Stated exercise: Repeat the lines below exactly as they appear, but leave out the images.

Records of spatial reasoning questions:
====================
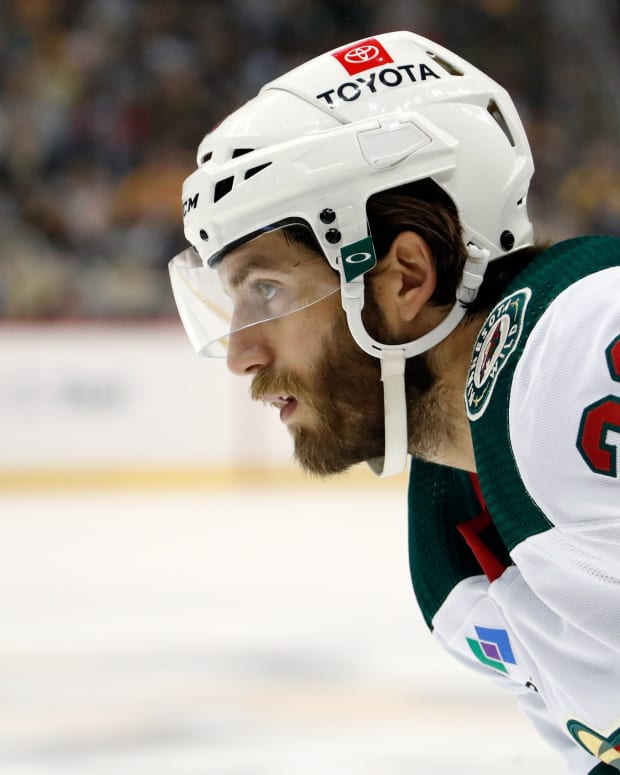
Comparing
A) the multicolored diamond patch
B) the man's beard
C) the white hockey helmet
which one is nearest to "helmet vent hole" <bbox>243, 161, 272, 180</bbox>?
====================
Exercise response:
Comparing
A) the multicolored diamond patch
B) the man's beard
C) the white hockey helmet
which one is nearest to "helmet vent hole" <bbox>243, 161, 272, 180</bbox>?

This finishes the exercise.